REQUIRED TASKS:
- A) From the theater review below, list each show it covers, along with the month given for it.
- B) Answer these questions from the theater review below, one answer per line:
(i) How many performances of Falsettos were there?
(ii) What song gave Aubry Panek a showstopper in Scream Queens?
(iii) What group does Donna Stuccio now head?
- C) Carry the theater review below forward from its last sentence.

READING PASSAGE:
<<<<
Falsettos (May), Rarely Done’s box-office sensation, ran only six performances, half of which were in the Art Rage gallery on Hawley Avenue, for which it was a fund-raiser.

Two-thirds of the William Finn-James Lapine trilogy, Falsettos is a mordantly urbane treatment of gay-straight interactions. Music director Jeff Unaitis first brought this to town 26 years ago, and his ardor for it has, if anything, increased. Company stalwart Peter Irwin achieved a career high as lead performer as Marvin, the central character, with strong support from Dana Sovocool as his lover, Whizzer, and Josh Mele as the shrink, Mendel. Katie Lemos Brown’s “Trina’s Song” strikes back for women.

For the June slot of outrageousness Scott Martin’s Scream Queens more than filled the bill. The premise looked like a down-market spinoff on Stephen Sondheim’s Follies, where over-the-hill horror film actresses let down their hair—and defenses. Part of the fun was seeing women playing against type, like Erin Williamson as the frizzy-haired Bianca or Korrie Strodel as the bosomy Tonya. In an unexpectedly poignant turn, Aubry Panek had a Sondheimian showstopper with “Still in Demand.”

Rarely Done renewed its commitment to local playwrights with a September staging of Donna Stuccio’s new play Elegy in Blue. Developed in workshop with Armory Square Players, which Stuccio now heads, Elegy draws in part on the author’s earlier experience as a police officer, and is a sequel to her Blue Moon (1999). The lead provided a powerful role for Maureen Harrington, Jeff Bowen and Hunter Bell’s [title of show] (October) was a pocket musical about writing a pocket musical. Shaun Forster and Dana Sovocool constantly drew sparks from one another as the odd-couple collaborators. In a show centered on two gay characters, there was still plenty to do for two gorgeous women, Julia Berger and Aubry Panek.
>>>>
DATA SUPPLIED:
<<<<
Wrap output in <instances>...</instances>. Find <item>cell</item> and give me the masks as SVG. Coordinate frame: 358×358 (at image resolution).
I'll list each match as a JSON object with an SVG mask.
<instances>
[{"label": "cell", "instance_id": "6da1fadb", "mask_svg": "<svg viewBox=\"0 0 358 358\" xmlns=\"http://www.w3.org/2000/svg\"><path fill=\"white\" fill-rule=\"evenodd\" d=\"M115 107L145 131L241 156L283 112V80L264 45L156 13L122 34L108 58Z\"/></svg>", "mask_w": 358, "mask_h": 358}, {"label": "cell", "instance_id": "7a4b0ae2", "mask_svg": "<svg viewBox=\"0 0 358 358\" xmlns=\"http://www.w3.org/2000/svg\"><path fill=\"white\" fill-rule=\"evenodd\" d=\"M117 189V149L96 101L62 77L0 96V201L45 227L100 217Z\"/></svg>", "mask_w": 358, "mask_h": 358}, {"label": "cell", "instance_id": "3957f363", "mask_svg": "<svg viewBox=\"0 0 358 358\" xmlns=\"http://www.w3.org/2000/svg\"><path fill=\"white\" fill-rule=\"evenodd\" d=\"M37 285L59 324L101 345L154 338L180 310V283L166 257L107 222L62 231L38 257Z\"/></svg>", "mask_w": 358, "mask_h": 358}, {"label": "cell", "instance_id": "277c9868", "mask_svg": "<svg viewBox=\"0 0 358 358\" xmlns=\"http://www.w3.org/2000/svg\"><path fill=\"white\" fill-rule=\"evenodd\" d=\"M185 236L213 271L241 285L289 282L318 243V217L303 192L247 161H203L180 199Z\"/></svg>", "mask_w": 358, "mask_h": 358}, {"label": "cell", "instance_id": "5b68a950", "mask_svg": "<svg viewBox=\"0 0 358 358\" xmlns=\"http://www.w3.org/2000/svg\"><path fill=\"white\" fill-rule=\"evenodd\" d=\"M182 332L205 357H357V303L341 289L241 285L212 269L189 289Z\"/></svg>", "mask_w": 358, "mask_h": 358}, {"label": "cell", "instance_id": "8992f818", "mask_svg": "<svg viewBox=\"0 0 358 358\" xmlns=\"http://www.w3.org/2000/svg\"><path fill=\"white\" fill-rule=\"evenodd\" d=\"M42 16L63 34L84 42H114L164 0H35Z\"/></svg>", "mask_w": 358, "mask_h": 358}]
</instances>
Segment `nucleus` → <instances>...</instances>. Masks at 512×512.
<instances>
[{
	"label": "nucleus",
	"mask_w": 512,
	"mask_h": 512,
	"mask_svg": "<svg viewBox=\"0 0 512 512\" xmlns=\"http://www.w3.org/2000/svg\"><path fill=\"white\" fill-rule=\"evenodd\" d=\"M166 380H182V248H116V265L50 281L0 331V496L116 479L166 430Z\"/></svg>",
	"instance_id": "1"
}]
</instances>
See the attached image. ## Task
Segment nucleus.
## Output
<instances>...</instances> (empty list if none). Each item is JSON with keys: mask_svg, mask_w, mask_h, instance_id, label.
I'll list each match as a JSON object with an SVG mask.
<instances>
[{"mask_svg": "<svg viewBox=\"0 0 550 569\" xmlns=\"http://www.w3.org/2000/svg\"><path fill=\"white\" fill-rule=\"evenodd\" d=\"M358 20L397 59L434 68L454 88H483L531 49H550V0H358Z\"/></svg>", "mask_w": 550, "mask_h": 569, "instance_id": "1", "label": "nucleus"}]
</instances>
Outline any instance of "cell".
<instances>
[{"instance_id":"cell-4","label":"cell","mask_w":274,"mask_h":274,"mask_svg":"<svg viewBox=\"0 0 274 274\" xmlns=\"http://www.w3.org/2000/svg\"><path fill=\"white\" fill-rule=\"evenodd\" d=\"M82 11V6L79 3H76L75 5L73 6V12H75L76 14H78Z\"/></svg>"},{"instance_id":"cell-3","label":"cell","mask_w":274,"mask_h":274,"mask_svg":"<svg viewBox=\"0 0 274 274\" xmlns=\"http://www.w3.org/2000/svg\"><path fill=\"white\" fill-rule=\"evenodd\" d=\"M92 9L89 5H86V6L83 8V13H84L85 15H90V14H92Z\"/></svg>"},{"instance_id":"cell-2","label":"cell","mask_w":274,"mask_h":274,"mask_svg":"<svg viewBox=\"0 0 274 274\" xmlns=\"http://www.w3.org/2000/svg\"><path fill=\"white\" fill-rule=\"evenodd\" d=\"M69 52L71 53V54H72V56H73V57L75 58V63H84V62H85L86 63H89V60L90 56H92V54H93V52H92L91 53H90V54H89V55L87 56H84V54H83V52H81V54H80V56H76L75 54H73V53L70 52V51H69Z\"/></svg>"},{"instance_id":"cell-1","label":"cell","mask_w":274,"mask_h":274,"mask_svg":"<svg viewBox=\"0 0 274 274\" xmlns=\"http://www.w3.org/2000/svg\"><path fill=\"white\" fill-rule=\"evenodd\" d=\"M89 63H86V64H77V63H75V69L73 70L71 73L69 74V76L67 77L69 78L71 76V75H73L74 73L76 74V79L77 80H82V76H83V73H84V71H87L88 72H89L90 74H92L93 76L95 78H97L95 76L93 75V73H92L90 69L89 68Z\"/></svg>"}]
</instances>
>>>>
OUTPUTS BY TASK:
- A)
Falsettos (May)
Scream Queens (June)
Elegy in Blue (September)
[title of show] (October)

- B)
(i) Six
(ii) "Still in Demand"
(iii) Armory Square Players

- C)
Three antic leads, Lou Leonardo, Jordan Glaski and Josh Mele, were constantly changing voices, costumes and roles in the madcap Every Christmas Story Ever Told (And Then Some) (December). Some of the targets in the first act were easy (Rudolph, Frosty and the Grinch), yet the much tighter second act rode on the ingenious device of merging the narratives of Dickens’ A Christmas Carol and Capra’s It’s a Wonderful Life.

Wit’s End Players. David Witanowski’s company cut back to two productions this year, both artistically ambitious. The music and lyrics for Star Wars: The Musical (a February-March co-production with Rarely Done) from Timothy Edward Smith and Hunter Nolen already existed, but Todd Panek, much associated with Rarely Done, and David Kwiatkowski gave the score a dramatic setting.

The script displayed two conflicting tastes (which might have existed within each writer), with fanatical devotion to the 1977 movie on one hand and riotous travesty of its pieties on the other. Golden-clad Peter Irwin as C- 3PO and close-to-the-ground Binaifer Dabu as R2D2 were up for the Frank Gorshin-Rich Little award for inspired mimicry.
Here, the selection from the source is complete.